Begin DATA
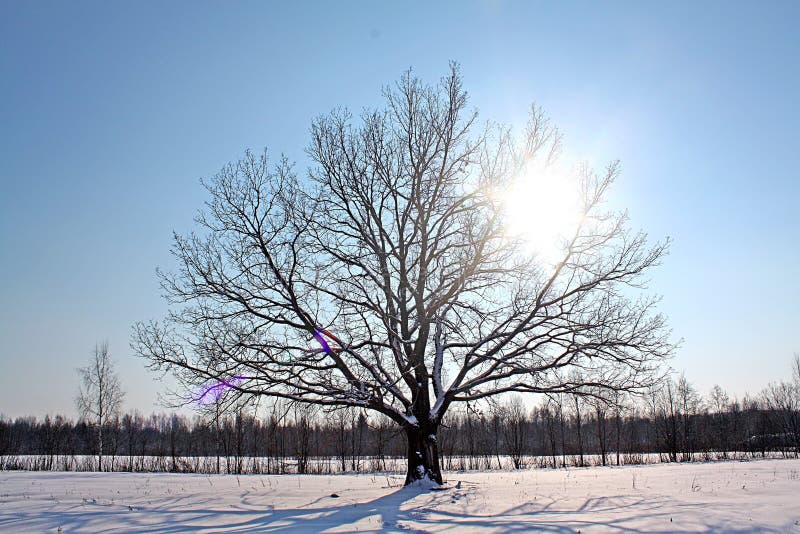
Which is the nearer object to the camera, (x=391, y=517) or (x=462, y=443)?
(x=391, y=517)

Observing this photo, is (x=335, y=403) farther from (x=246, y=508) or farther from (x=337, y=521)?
(x=337, y=521)

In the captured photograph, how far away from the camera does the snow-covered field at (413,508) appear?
9.06m

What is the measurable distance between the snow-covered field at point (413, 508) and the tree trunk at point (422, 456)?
27.5 inches

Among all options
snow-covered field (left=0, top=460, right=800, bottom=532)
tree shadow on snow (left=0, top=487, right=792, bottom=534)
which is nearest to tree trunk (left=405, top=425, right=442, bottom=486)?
snow-covered field (left=0, top=460, right=800, bottom=532)

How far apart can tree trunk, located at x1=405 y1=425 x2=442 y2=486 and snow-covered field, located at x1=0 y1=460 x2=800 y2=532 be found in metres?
0.70

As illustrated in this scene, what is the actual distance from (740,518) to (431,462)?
8540 mm

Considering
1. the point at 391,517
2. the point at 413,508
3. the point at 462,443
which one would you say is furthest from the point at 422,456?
the point at 462,443

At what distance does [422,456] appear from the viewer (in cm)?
1559

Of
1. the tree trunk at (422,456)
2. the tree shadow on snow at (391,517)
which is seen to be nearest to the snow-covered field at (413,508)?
the tree shadow on snow at (391,517)

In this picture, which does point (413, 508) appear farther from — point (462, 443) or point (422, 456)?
point (462, 443)

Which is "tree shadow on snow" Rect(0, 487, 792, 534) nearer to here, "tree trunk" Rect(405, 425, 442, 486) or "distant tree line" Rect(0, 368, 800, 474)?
"tree trunk" Rect(405, 425, 442, 486)

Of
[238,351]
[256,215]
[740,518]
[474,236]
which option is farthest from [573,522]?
[256,215]

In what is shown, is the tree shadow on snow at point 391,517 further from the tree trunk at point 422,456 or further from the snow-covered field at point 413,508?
the tree trunk at point 422,456

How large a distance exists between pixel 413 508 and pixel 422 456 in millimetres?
4112
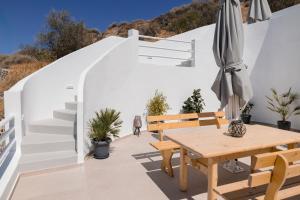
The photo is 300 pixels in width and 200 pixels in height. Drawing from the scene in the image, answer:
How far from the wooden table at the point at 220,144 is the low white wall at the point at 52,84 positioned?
3.79 m

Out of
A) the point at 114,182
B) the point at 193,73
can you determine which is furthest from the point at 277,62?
the point at 114,182

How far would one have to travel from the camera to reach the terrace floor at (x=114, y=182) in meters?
3.23

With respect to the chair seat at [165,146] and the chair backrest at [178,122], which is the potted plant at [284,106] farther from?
the chair seat at [165,146]

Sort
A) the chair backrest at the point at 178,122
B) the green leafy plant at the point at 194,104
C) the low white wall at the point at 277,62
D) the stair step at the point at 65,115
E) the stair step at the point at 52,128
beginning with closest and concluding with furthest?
the chair backrest at the point at 178,122 < the stair step at the point at 52,128 < the stair step at the point at 65,115 < the low white wall at the point at 277,62 < the green leafy plant at the point at 194,104

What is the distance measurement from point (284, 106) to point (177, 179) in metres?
5.55

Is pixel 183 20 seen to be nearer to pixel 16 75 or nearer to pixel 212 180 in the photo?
pixel 16 75

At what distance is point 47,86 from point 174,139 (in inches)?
183

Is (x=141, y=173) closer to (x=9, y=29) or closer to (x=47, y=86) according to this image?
(x=47, y=86)

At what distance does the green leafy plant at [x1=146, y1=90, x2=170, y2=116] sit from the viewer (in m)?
7.01

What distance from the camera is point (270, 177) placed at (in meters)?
2.10

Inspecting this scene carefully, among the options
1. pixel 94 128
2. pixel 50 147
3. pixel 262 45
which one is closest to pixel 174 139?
pixel 94 128

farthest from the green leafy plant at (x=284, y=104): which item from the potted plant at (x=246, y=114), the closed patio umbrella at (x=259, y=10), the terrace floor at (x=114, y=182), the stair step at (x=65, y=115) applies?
the stair step at (x=65, y=115)

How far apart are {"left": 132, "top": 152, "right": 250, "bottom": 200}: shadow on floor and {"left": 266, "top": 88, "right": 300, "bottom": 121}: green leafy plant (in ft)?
13.3

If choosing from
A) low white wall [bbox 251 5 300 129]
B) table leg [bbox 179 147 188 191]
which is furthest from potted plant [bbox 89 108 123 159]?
low white wall [bbox 251 5 300 129]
End DATA
EXERCISE AIM>
Put every line of all the rows above into a Markdown table with the columns No. and Line, skipping blank lines. Leave the pictures out of the table.

EXERCISE RESPONSE>
| No. | Line |
|---|---|
| 1 | Which is the nearer object to the camera, (x=391, y=517) or (x=462, y=443)? |
| 2 | (x=391, y=517) |
| 3 | Observing this photo, is (x=335, y=403) farther from (x=246, y=508) or farther from (x=337, y=521)? |
| 4 | (x=337, y=521) |
| 5 | In the captured photograph, how far away from the camera does the snow-covered field at (413,508) appear? |
| 6 | 9.06m |
| 7 | What is the measurable distance between the snow-covered field at point (413, 508) and the tree trunk at point (422, 456)? |
| 8 | 27.5 inches |
| 9 | Among all options |
| 10 | snow-covered field (left=0, top=460, right=800, bottom=532) |
| 11 | tree shadow on snow (left=0, top=487, right=792, bottom=534) |
| 12 | which is nearest to tree trunk (left=405, top=425, right=442, bottom=486)? |
| 13 | snow-covered field (left=0, top=460, right=800, bottom=532) |
| 14 | How far apart can tree trunk, located at x1=405 y1=425 x2=442 y2=486 and snow-covered field, located at x1=0 y1=460 x2=800 y2=532 be found in metres? |
| 15 | 0.70 |
| 16 | As illustrated in this scene, what is the actual distance from (740,518) to (431,462)? |
| 17 | 8540 mm |
| 18 | Considering |
| 19 | 1. the point at 391,517 |
| 20 | 2. the point at 413,508 |
| 21 | 3. the point at 462,443 |
| 22 | which one would you say is furthest from the point at 422,456? |
| 23 | the point at 462,443 |
| 24 | At what distance does [422,456] appear from the viewer (in cm)? |
| 25 | 1559 |
| 26 | Of |
| 27 | 1. the tree trunk at (422,456) |
| 28 | 2. the tree shadow on snow at (391,517) |
| 29 | which is seen to be nearest to the snow-covered field at (413,508)? |
| 30 | the tree shadow on snow at (391,517) |
| 31 | In this picture, which does point (413, 508) appear farther from — point (462, 443) or point (422, 456)? |
| 32 | point (462, 443) |
| 33 | Which is "tree shadow on snow" Rect(0, 487, 792, 534) nearer to here, "tree trunk" Rect(405, 425, 442, 486) or "distant tree line" Rect(0, 368, 800, 474)? |
| 34 | "tree trunk" Rect(405, 425, 442, 486) |
| 35 | Of |
| 36 | [238,351] |
| 37 | [256,215] |
| 38 | [740,518] |
| 39 | [474,236] |
| 40 | which option is farthest from [573,522]? |
| 41 | [256,215] |
| 42 | In what is shown, is the tree shadow on snow at point 391,517 further from the tree trunk at point 422,456 or further from the snow-covered field at point 413,508? |
| 43 | the tree trunk at point 422,456 |
| 44 | How large a distance exists between pixel 413 508 and pixel 422 456 in millimetres? |
| 45 | 4112 |
| 46 | The photo is 300 pixels in width and 200 pixels in height. Drawing from the scene in the image, answer: |
| 47 | How far from the wooden table at the point at 220,144 is the low white wall at the point at 52,84 positioned? |
| 48 | 3.79 m |
| 49 | Out of |
| 50 | A) the point at 114,182 |
| 51 | B) the point at 193,73 |
| 52 | can you determine which is furthest from the point at 277,62? |
| 53 | the point at 114,182 |
| 54 | How far would one have to travel from the camera to reach the terrace floor at (x=114, y=182) in meters? |
| 55 | 3.23 |
| 56 | With respect to the chair seat at [165,146] and the chair backrest at [178,122], which is the potted plant at [284,106] farther from? |
| 57 | the chair seat at [165,146] |
| 58 | Sort |
| 59 | A) the chair backrest at the point at 178,122 |
| 60 | B) the green leafy plant at the point at 194,104 |
| 61 | C) the low white wall at the point at 277,62 |
| 62 | D) the stair step at the point at 65,115 |
| 63 | E) the stair step at the point at 52,128 |
| 64 | beginning with closest and concluding with furthest? |
| 65 | the chair backrest at the point at 178,122 < the stair step at the point at 52,128 < the stair step at the point at 65,115 < the low white wall at the point at 277,62 < the green leafy plant at the point at 194,104 |
| 66 | What is the distance measurement from point (284, 106) to point (177, 179) in metres? |
| 67 | 5.55 |
| 68 | Is pixel 183 20 seen to be nearer to pixel 16 75 or nearer to pixel 212 180 in the photo? |
| 69 | pixel 16 75 |
| 70 | At what distance is point 47,86 from point 174,139 (in inches)? |
| 71 | 183 |
| 72 | Is (x=141, y=173) closer to (x=9, y=29) or closer to (x=47, y=86) according to this image? |
| 73 | (x=47, y=86) |
| 74 | At what distance does the green leafy plant at [x1=146, y1=90, x2=170, y2=116] sit from the viewer (in m)? |
| 75 | 7.01 |
| 76 | What distance from the camera is point (270, 177) placed at (in meters)? |
| 77 | 2.10 |
| 78 | Inspecting this scene carefully, among the options |
| 79 | 1. pixel 94 128 |
| 80 | 2. pixel 50 147 |
| 81 | 3. pixel 262 45 |
| 82 | which one is closest to pixel 174 139? |
| 83 | pixel 94 128 |
| 84 | farthest from the green leafy plant at (x=284, y=104): which item from the potted plant at (x=246, y=114), the closed patio umbrella at (x=259, y=10), the terrace floor at (x=114, y=182), the stair step at (x=65, y=115) applies? |
| 85 | the stair step at (x=65, y=115) |
| 86 | How far apart are {"left": 132, "top": 152, "right": 250, "bottom": 200}: shadow on floor and {"left": 266, "top": 88, "right": 300, "bottom": 121}: green leafy plant (in ft)? |
| 87 | 13.3 |
| 88 | If choosing from |
| 89 | A) low white wall [bbox 251 5 300 129] |
| 90 | B) table leg [bbox 179 147 188 191] |
| 91 | which is furthest from potted plant [bbox 89 108 123 159]? |
| 92 | low white wall [bbox 251 5 300 129] |